En 1787, un traité alliant la France et le Viêt Nam est paraphé à Versailles par le comte de Vergennes et le comte de Montmorin pour le roi Louis XVI, et par son fils Nguyễn Phúc Cảnh assisté de l'évêque d'Adran, Pierre Joseph Georges Pigneau de Behaine. Malgré le traité, la collaboration d'un grand nombre d'officiers français dans ses rangs, et l'intérêt qu'il porte aux sciences et aux techniques de l'Occident, Gia Long continue à adopter une politique très ambiguë envers les Européens, en particulier envers les missionnaires.

À travers la construction de la Cité pourpre, le maintien du système des mandarins, la réforme du code des Lê basé sur celui des Qing en Chine, il apparaît comme un admirateur de la dynastie des Ming et des Qing, un confucianiste convaincu et un empereur plutôt réactionnaire. À la fin de son règne, il entame ainsi une politique de repli en choisissant comme successeur le prince Nguyễn Phúc Ðảm, soutenu par la plupart des mandarins confucianistes, au lieu des enfants du prince Cảnh, mort prématurément de maladie. Ce prince, connu sous le nom de règne Minh Mạng, n'hésite pas par la suite à faire mourir les enfants et la femme de Cảnh (Mỹ Ðường) et donne une raison aux Européens, en particulier au gouvernement français d'intervenir militairement, en menant une politique délibérément anti-occidentale et anti-catholique et en renouant ainsi avec une politique d'alignement sur les lignes directrices de la politique chinoise.

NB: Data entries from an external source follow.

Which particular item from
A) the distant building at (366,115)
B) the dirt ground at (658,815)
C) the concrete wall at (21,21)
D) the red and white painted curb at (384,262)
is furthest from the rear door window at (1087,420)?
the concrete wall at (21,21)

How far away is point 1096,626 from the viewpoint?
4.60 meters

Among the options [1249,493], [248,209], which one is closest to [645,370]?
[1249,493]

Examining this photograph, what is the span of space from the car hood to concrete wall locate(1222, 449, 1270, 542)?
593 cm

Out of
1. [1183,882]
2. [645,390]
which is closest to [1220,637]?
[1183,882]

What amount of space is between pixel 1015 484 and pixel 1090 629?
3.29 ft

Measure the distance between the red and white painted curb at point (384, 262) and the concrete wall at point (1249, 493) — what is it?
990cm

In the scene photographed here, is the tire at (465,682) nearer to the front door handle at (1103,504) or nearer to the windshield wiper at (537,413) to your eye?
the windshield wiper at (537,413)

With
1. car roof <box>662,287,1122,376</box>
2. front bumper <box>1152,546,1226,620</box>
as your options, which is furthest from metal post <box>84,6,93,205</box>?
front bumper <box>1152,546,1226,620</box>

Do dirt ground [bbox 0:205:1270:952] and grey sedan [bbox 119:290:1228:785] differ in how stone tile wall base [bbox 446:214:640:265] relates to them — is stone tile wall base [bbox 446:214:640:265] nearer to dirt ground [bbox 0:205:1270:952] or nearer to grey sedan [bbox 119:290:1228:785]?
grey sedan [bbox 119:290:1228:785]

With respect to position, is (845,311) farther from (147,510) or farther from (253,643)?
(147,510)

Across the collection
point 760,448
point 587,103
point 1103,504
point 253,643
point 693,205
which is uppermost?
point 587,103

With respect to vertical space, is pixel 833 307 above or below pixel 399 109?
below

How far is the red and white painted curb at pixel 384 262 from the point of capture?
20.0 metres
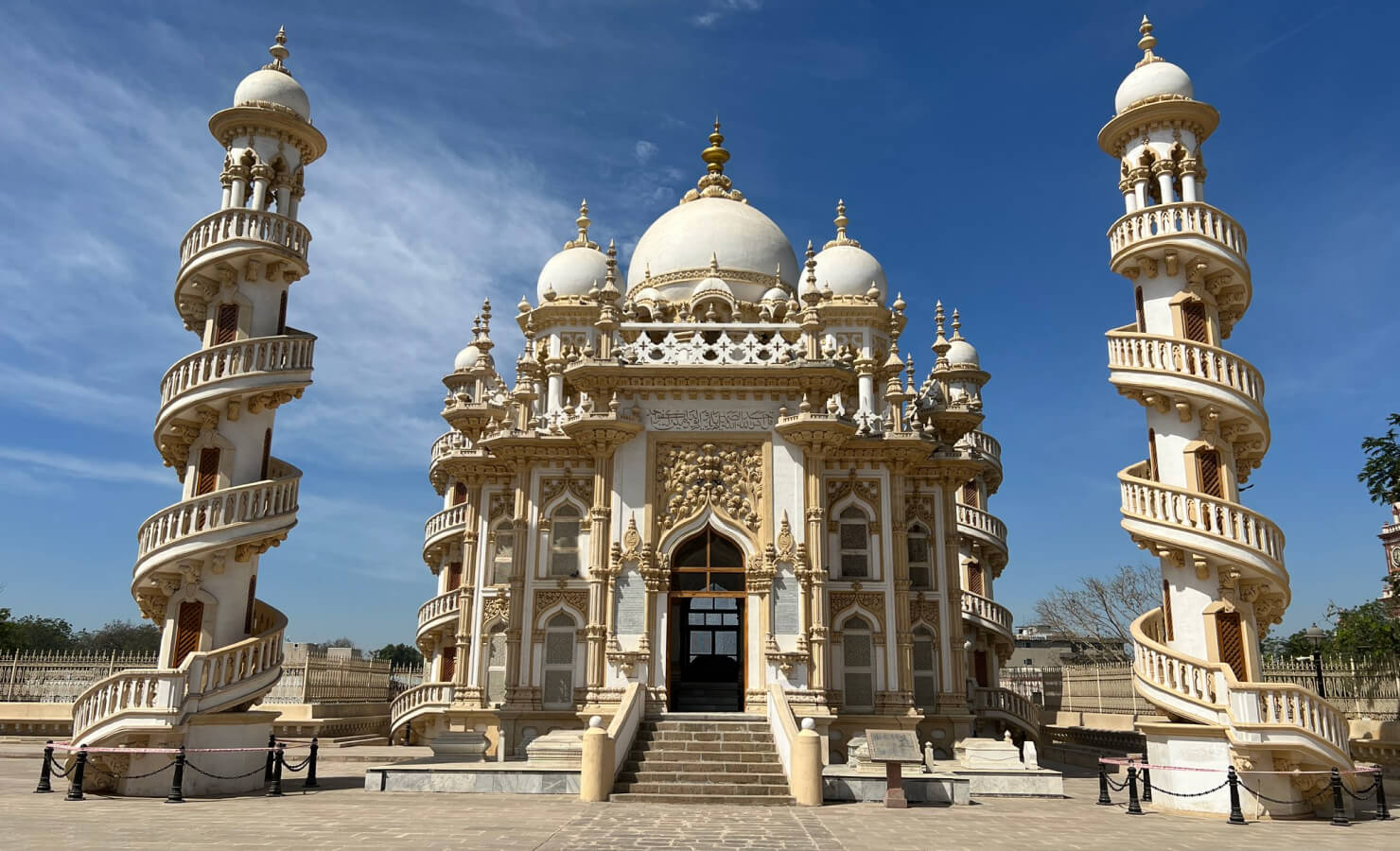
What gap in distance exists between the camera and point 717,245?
2958cm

Nguyên Anh aurait pu devenir un grand empereur, à l'image d'un Meiji japonais. Il avait l'avantage d'être entouré par un grand nombre de français, y compris son médecin particulier. Il avait un esprit très ouvert aux avancées techniques occidentales. Le Viêt Nam perdit là une belle occasion d'entrer dans une ère de modernisation.

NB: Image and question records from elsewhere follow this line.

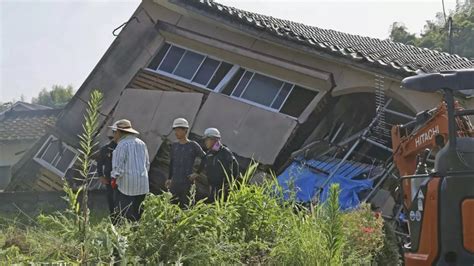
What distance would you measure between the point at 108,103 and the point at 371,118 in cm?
620

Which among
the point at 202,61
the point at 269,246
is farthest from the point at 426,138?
the point at 202,61

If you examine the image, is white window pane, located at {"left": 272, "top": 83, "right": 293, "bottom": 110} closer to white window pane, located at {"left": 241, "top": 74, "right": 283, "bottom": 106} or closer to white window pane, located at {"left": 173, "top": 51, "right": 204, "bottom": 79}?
white window pane, located at {"left": 241, "top": 74, "right": 283, "bottom": 106}

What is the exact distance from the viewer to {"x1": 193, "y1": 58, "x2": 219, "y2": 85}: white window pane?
13.4m

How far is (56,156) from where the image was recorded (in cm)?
1560

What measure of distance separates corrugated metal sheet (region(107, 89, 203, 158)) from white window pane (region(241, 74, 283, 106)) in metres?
1.07

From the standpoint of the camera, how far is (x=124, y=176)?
22.6 ft

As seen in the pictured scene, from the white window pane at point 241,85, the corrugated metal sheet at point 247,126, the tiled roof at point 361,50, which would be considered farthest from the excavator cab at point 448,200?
the white window pane at point 241,85

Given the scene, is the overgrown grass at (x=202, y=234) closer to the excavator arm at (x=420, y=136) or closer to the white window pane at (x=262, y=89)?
the excavator arm at (x=420, y=136)

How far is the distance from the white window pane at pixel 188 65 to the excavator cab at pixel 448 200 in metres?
9.40

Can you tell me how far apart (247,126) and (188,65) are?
2347 mm

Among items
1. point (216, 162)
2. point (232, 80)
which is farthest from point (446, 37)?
point (216, 162)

En effet, alors qu'il modernisait fortement son armement (les forteresses de style Vauban qui parsèment le pays datent de son époque, et l'empire comptait plus de pièces de canonerie que la France à la même période), il s'acharna à détruire les structures traditionnelles du Viêt Nam pour les aligner sur celles de la Chine :

  • perte de la personnalité juridique pour les femmes et interdiction de l'accès à l'éducation (interdiction de leur apprendre à lire et écrire), aux postes de fonctionnaires civils et militaires (précédemment seuls les postes d'eunuques de Palais impérial étaient réservés à des hommes),
  • établissement d'un service militaire obligatoire pour les hommes de 16 à 60 ans, d'une durée de 6 mois par an, hors de leurs régions d'habitation, entraînant une forte déstructuration des familles, qui restent à la merci des fonctionnaires (puisque les femmes n'ont plus aucun droit juridique, les familles sont donc sous tutelle directe de l'administration)
  • légalisation de l'esclavage commercial alors qu'il était précédemment essentiellement une peine substitutive à la peine de mort
  • destruction de la structure en « 3 armées » qui permettait une certaine indépendance des populations (diminuant des risques de révoltes face aux éventuels abus des gouvernants) mais aussi une bonne résistance aux invasions (la totalité de la population était militairement formée depuis l'enfance par le système des « 3 armées »)
  • établissement d'un code le « Hoàng Việt luật lệ » directement inspiré du code chinois des Qing.